Spatial questions based on pictures
------

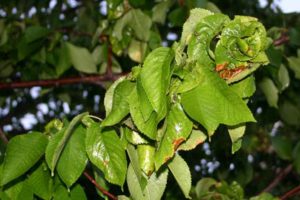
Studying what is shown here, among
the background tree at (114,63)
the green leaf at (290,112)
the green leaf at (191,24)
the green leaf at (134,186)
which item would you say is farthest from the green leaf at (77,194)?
the green leaf at (290,112)

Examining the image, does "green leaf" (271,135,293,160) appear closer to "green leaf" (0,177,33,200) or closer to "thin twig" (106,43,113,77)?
"thin twig" (106,43,113,77)

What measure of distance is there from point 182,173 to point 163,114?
0.16 meters

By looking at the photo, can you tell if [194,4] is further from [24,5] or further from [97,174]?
[24,5]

------

== WHAT THE TASK ASKS ==
Can you retype the entire listing above word for word, leaving out the pictures?

== FINAL RESULT ==
Studying what is shown here, among
the background tree at (114,63)
the green leaf at (290,112)
the green leaf at (191,24)
the green leaf at (134,186)
which item would you say is farthest from the green leaf at (77,194)?
the green leaf at (290,112)

Examining the image, does "green leaf" (271,135,293,160) appear closer to "green leaf" (0,177,33,200) or closer to "thin twig" (106,43,113,77)?
"thin twig" (106,43,113,77)

What measure of distance is there from point 182,173 to point 163,114?
0.16 meters

By looking at the photo, can you tell if [194,4] is further from [24,5] or further from [97,174]?
[24,5]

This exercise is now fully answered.